| Given records |
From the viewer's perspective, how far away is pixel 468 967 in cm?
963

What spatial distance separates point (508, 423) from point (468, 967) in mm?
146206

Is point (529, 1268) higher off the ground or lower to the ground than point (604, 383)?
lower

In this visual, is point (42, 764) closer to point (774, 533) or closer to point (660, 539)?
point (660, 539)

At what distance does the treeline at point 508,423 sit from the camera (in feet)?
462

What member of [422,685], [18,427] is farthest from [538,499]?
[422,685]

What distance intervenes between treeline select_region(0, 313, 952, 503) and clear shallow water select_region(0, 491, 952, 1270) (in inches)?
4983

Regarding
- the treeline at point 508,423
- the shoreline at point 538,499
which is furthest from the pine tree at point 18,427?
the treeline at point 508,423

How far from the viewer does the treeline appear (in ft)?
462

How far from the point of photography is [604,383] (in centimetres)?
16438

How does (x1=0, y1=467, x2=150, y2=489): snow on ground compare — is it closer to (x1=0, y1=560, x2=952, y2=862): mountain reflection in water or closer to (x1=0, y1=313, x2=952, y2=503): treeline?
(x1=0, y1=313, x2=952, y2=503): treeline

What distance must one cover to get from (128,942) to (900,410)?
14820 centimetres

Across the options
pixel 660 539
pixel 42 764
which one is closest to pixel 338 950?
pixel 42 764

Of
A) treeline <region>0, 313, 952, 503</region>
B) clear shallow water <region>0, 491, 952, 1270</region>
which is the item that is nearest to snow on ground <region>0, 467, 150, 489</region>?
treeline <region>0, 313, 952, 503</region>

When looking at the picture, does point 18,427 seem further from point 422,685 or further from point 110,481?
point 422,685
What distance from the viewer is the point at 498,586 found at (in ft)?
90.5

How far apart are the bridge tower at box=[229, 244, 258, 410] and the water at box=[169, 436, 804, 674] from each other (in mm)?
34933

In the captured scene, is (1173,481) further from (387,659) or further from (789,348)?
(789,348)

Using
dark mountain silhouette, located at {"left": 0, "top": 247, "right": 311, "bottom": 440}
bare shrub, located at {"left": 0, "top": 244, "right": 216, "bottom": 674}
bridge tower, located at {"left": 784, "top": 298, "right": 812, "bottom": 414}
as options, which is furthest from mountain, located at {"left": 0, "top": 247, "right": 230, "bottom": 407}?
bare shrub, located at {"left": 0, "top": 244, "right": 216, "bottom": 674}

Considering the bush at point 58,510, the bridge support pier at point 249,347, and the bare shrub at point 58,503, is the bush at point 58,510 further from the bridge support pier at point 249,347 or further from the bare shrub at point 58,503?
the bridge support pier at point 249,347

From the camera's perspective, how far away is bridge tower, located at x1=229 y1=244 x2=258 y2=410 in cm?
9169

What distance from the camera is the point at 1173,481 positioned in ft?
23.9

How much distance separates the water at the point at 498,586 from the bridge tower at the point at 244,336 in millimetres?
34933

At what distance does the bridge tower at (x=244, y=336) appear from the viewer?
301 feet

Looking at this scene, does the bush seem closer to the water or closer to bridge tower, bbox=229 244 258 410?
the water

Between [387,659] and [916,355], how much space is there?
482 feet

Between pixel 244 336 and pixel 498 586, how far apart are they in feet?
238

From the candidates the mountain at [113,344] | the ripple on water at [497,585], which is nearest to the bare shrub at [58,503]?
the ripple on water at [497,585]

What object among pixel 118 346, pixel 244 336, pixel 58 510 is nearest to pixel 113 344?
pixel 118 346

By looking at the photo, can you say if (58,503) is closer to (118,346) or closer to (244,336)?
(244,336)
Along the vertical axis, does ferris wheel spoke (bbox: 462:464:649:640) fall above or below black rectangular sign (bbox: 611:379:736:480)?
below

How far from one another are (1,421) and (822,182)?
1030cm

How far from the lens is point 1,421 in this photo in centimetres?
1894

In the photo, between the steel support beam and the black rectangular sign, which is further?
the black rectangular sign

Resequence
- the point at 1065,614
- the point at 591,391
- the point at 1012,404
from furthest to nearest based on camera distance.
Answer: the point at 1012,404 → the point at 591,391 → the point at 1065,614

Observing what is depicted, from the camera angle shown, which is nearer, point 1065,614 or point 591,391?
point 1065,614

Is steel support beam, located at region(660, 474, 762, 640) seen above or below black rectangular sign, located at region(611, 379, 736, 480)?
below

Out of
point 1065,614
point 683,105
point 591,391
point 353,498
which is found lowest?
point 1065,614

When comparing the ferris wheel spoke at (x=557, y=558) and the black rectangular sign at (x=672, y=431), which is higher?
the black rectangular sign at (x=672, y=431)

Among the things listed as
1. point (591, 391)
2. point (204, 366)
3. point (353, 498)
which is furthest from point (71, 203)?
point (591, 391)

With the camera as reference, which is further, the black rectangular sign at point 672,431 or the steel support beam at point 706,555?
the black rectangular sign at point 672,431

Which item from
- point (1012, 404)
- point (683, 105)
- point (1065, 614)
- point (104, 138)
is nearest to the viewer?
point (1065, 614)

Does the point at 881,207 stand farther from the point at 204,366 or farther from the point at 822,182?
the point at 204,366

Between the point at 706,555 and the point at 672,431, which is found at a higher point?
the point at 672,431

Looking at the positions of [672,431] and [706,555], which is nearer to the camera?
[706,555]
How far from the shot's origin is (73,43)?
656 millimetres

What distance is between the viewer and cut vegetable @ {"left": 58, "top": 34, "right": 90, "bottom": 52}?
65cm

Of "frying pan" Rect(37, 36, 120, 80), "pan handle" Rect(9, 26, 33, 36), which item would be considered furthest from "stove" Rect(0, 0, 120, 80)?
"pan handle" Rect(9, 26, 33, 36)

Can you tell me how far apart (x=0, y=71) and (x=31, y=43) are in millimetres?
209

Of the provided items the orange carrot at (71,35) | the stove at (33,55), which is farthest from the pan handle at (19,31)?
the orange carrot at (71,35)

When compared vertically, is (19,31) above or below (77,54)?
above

| Your goal |
Recast everything in the listing from the line containing "How far from the shot's origin is (73,43)?" down through the end of the listing as a two-column CSV with columns input and output. Give one row per entry, with its text and its answer each in a single quoted field and line breaks replaced by spaces.

| Answer to this task |
input,output
"How far from the shot's origin is (73,43)?","656 millimetres"
"What distance is between the viewer and cut vegetable @ {""left"": 58, ""top"": 34, ""right"": 90, ""bottom"": 52}?","65cm"
"Of ""frying pan"" Rect(37, 36, 120, 80), ""pan handle"" Rect(9, 26, 33, 36), which item would be considered furthest from ""stove"" Rect(0, 0, 120, 80)?","""pan handle"" Rect(9, 26, 33, 36)"
"Can you tell me how far apart (x=0, y=71) and (x=31, y=43) are in millimetres?","209"
"Of the provided items the orange carrot at (71,35) | the stove at (33,55), which is farthest from the pan handle at (19,31)?","the orange carrot at (71,35)"
"When compared vertically, is (19,31) above or below (77,54)?","above"